**STATED TASK**
Reproduce each of the items below verbatim, line for line, without changing a single character.
-- start of RECORDS FOR THE TASK --
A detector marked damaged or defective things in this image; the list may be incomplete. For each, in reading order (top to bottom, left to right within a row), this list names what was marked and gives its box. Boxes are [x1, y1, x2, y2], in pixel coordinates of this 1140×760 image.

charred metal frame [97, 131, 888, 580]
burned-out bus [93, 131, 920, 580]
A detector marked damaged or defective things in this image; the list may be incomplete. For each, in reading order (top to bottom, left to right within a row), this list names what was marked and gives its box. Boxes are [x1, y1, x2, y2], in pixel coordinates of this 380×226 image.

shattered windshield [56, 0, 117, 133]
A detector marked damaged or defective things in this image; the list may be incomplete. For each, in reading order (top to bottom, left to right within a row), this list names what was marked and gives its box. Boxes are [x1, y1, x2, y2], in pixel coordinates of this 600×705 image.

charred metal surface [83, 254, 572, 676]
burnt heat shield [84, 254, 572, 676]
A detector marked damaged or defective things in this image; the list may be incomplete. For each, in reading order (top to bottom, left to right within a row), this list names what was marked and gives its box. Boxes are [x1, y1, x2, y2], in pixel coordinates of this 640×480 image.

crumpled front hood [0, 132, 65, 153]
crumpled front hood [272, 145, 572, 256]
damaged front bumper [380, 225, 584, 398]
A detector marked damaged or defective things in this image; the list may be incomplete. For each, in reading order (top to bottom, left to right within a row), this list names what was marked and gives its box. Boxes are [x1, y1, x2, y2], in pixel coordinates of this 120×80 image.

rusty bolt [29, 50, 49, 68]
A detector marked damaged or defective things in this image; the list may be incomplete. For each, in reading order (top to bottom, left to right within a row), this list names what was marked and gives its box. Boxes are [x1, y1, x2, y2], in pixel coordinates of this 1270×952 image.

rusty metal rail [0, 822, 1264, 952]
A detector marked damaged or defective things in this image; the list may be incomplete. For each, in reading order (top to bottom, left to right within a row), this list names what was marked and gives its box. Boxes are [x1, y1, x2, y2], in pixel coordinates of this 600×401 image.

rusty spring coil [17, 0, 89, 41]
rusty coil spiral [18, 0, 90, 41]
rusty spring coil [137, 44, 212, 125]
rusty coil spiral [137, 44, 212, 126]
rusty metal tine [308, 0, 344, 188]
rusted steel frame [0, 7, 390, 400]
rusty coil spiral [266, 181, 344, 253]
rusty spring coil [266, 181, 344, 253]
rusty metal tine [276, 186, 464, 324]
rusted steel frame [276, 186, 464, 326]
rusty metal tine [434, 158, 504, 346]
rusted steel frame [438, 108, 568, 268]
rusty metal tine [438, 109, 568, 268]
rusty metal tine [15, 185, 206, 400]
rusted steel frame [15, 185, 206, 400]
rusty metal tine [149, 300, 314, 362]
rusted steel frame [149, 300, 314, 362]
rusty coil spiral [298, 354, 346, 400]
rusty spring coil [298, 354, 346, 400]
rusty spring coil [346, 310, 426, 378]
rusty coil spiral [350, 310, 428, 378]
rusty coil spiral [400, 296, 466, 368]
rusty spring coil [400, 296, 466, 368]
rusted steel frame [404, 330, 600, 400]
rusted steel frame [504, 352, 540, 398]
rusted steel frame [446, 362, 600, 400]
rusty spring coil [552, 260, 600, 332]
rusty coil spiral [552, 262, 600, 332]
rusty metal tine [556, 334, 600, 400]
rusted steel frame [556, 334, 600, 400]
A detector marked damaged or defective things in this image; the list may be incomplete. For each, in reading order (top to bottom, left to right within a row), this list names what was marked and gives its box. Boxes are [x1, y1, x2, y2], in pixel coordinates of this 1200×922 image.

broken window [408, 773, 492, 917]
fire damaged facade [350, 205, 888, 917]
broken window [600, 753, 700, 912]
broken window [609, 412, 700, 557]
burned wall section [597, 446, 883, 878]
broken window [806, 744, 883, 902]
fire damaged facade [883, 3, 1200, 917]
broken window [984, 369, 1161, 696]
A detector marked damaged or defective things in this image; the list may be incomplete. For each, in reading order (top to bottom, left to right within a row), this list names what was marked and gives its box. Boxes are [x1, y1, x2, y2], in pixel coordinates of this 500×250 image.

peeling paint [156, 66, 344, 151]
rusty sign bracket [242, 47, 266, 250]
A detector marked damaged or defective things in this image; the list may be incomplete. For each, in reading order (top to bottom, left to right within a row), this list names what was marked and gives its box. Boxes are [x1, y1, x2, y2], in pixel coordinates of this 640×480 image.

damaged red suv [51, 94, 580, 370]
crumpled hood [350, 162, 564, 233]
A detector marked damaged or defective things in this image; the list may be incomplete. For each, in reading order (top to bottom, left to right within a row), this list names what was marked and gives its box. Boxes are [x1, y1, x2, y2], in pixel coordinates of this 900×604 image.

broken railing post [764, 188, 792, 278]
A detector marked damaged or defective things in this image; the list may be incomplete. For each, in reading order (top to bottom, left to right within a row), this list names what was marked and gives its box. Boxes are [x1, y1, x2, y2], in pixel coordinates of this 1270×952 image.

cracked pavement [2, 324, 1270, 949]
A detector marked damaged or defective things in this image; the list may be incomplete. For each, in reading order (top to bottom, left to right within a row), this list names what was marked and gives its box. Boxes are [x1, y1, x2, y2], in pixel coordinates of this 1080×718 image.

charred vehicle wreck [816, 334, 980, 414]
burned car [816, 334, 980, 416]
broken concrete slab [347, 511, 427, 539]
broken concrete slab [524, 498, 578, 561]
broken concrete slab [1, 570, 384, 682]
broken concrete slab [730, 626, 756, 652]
-- end of RECORDS FOR THE TASK --
**OUTPUT FOR THIS TASK**
A detector marked damaged or defective things in this image; the list may be incomplete. For each, in reading order (top to bottom, left to right within a row), this list names what was marked and gives its box. Boxes are [x1, y1, x2, y2], in pixel coordinates of this 1140×760 image.

charred metal frame [97, 131, 888, 580]
burned-out bus [93, 131, 920, 580]
A detector marked damaged or defective things in this image; the list may be incomplete. For each, in reading order (top to bottom, left to right within a row), this list names what was marked and gives its box. Boxes are [x1, y1, x2, y2], in pixel coordinates of this 380×226 image.

shattered windshield [56, 0, 117, 133]
A detector marked damaged or defective things in this image; the list may be incomplete. For each, in reading order (top to bottom, left to right within a row), this list names what was marked and gives its box. Boxes are [x1, y1, x2, y2], in pixel coordinates of this 600×705 image.

charred metal surface [83, 254, 572, 676]
burnt heat shield [84, 254, 572, 676]
A detector marked damaged or defective things in this image; the list may be incomplete. For each, in reading order (top to bottom, left to right within a row), this list names what was marked and gives its box. Boxes are [x1, y1, x2, y2], in pixel coordinates of this 640×480 image.

crumpled front hood [0, 132, 65, 153]
crumpled front hood [272, 145, 572, 256]
damaged front bumper [380, 225, 584, 398]
A detector marked damaged or defective things in this image; the list may be incomplete. For each, in reading order (top to bottom, left to right within a row), this list names what was marked and gives its box. Boxes are [x1, y1, x2, y2], in pixel coordinates of this 120×80 image.

rusty bolt [29, 50, 49, 68]
A detector marked damaged or defective things in this image; the list may be incomplete. For each, in reading order (top to bottom, left to right within a row), this list names what was marked and gives its box. Boxes are [x1, y1, x2, y2], in pixel coordinates of this 1270×952 image.

rusty metal rail [0, 822, 1264, 952]
A detector marked damaged or defective things in this image; the list may be incomplete. For each, in reading order (top to bottom, left to right within a row), this list names what was marked and gives its box. Boxes are [x1, y1, x2, y2], in pixel coordinates of this 600×401 image.

rusty spring coil [17, 0, 89, 41]
rusty coil spiral [18, 0, 90, 41]
rusty spring coil [137, 44, 212, 125]
rusty coil spiral [137, 44, 212, 126]
rusty metal tine [308, 0, 344, 188]
rusted steel frame [0, 7, 390, 400]
rusty coil spiral [266, 181, 344, 253]
rusty spring coil [266, 181, 344, 253]
rusty metal tine [276, 186, 464, 324]
rusted steel frame [276, 186, 464, 326]
rusty metal tine [434, 158, 504, 346]
rusted steel frame [438, 108, 568, 268]
rusty metal tine [438, 109, 568, 268]
rusty metal tine [15, 185, 206, 400]
rusted steel frame [15, 185, 206, 400]
rusty metal tine [149, 300, 314, 362]
rusted steel frame [149, 300, 314, 362]
rusty coil spiral [298, 354, 346, 400]
rusty spring coil [298, 354, 346, 400]
rusty spring coil [346, 310, 426, 378]
rusty coil spiral [350, 310, 428, 378]
rusty coil spiral [400, 296, 466, 368]
rusty spring coil [400, 296, 466, 368]
rusted steel frame [404, 330, 600, 400]
rusted steel frame [504, 352, 540, 398]
rusted steel frame [446, 362, 600, 400]
rusty spring coil [552, 260, 600, 332]
rusty coil spiral [552, 262, 600, 332]
rusty metal tine [556, 334, 600, 400]
rusted steel frame [556, 334, 600, 400]
A detector marked damaged or defective things in this image; the list may be incomplete. For each, in reading order (top to bottom, left to right within a row), this list names what was marked and gives its box. Boxes are [x1, y1, x2, y2], in pixel coordinates of this 1200×922 image.

broken window [408, 773, 492, 917]
fire damaged facade [350, 205, 888, 917]
broken window [600, 753, 700, 912]
broken window [609, 412, 700, 557]
burned wall section [597, 446, 883, 878]
broken window [806, 744, 883, 902]
fire damaged facade [883, 3, 1200, 917]
broken window [984, 369, 1161, 696]
A detector marked damaged or defective things in this image; the list may be incomplete. For each, in reading order (top to bottom, left to right within a row), this list names what was marked and gives its box. Boxes are [x1, y1, x2, y2], in pixel coordinates of this 500×250 image.

peeling paint [156, 66, 344, 151]
rusty sign bracket [242, 47, 266, 250]
A detector marked damaged or defective things in this image; the list may be incomplete. For each, in reading order (top to bottom, left to right within a row), this list names what was marked and gives its box. Boxes are [x1, y1, x2, y2], in pixel coordinates of this 640×480 image.

damaged red suv [51, 94, 580, 370]
crumpled hood [350, 162, 564, 233]
A detector marked damaged or defective things in this image; the list may be incomplete. For each, in reading order (top to bottom, left to right within a row), this list names what was marked and gives its box. Boxes are [x1, y1, x2, y2], in pixel coordinates of this 900×604 image.

broken railing post [764, 188, 792, 278]
A detector marked damaged or defective things in this image; the list may be incomplete. For each, in reading order (top to bottom, left to right within a row), this list names what was marked and gives its box. Boxes are [x1, y1, x2, y2], in pixel coordinates of this 1270×952 image.

cracked pavement [2, 324, 1270, 949]
A detector marked damaged or defective things in this image; the list may be incomplete. For each, in reading order (top to bottom, left to right within a row), this list names what was marked and gives its box. Boxes are [x1, y1, x2, y2], in pixel coordinates of this 1080×718 image.

charred vehicle wreck [816, 334, 980, 414]
burned car [816, 334, 980, 416]
broken concrete slab [347, 511, 427, 539]
broken concrete slab [524, 498, 578, 561]
broken concrete slab [1, 570, 384, 682]
broken concrete slab [730, 626, 756, 652]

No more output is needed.